TASK PROMPT
Please give the lines of these records as a numbered list, leaving out blank lines and the pictures.

EXTRACTED DATA

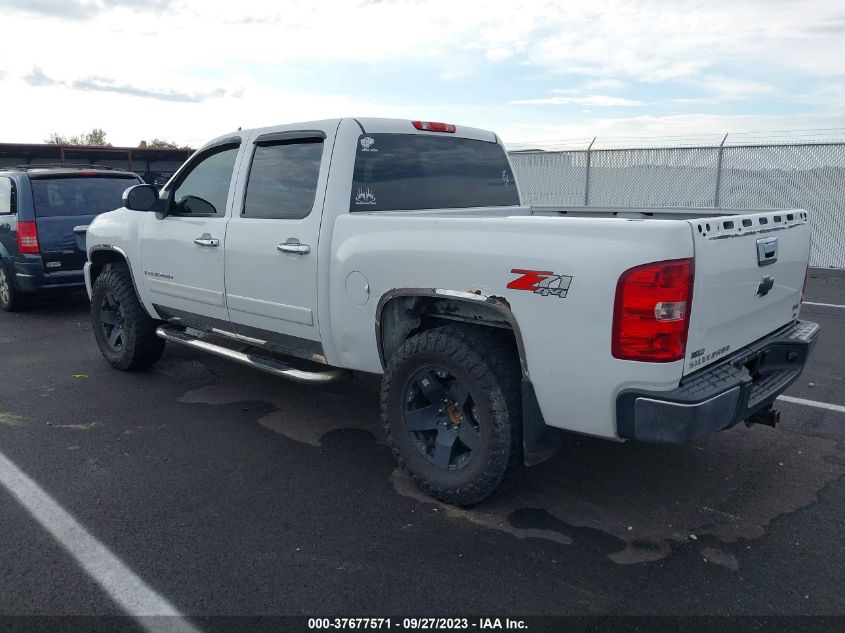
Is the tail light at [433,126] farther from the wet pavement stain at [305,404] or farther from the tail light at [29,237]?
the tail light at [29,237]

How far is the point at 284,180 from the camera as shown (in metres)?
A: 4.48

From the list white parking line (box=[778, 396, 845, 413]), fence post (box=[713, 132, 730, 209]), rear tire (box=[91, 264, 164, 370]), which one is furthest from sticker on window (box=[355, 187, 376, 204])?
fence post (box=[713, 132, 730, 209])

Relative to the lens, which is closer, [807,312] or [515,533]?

EXPECTED OUTPUT
1. Is the tail light at [433,126] farther from the wet pavement stain at [305,404] or farther from the tail light at [29,237]?
2. the tail light at [29,237]
3. How far is the point at 284,180 from the camera as shown (in metres)?
4. A: 4.48
5. From the list white parking line (box=[778, 396, 845, 413]), fence post (box=[713, 132, 730, 209]), rear tire (box=[91, 264, 164, 370]), which one is furthest from sticker on window (box=[355, 187, 376, 204])?
6. fence post (box=[713, 132, 730, 209])
7. Relative to the lens, which is closer, [807,312] or [515,533]?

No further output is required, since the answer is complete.